Entropy-Transport distances between unbalanced metric measure spaces

TL;DR

This paper introduces a new class of distances between metric measure spaces with possibly different total mass, based on entropy-transport problems, and explores their properties, examples, and applications to spaces with Ricci curvature bounds.

Contribution

It defines and analyzes a novel family of complete, separable distances between unbalanced metric measure spaces, extending existing concepts like Sturm's D-distance and incorporating entropic and transport-based metrics.

Findings

Introduces a new class of distances between unbalanced metric measure spaces.

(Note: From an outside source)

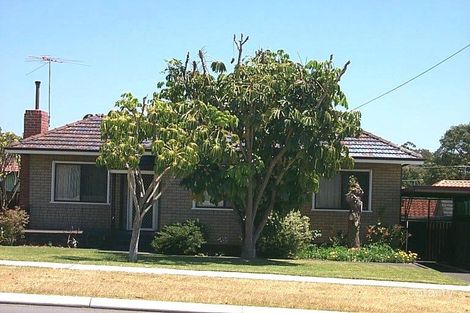 82 Odin Rd, Innaloo, WA 6018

Provides explicit examples including Hellinger-Kantorovich based distances.

Establishes compactness and stability results for spaces with Ricci curvature lower bounds.

Abstract

Inspired by the recent theory of Entropy-Transport problems and by the $\mathbf{D}$-distance of Sturm on normalised metric measure spaces, we define a new class of complete and separable distances between metric measure spaces of possibly different total mass. We provide several explicit examples of such distances, where a prominent role is played by a geodesic metric based on the Hellinger-Kantorovich distance. Moreover, we discuss some limiting cases of the theory, recovering the "pure transport" $\mathbf{D}$-distance and introducing a new class of "pure entropic" distances. We also study in detail the topology induced by such Entropy-Transport metrics, showing some compactness and stability results for metric measure spaces satisfying Ricci curvature lower bounds in a synthetic sense.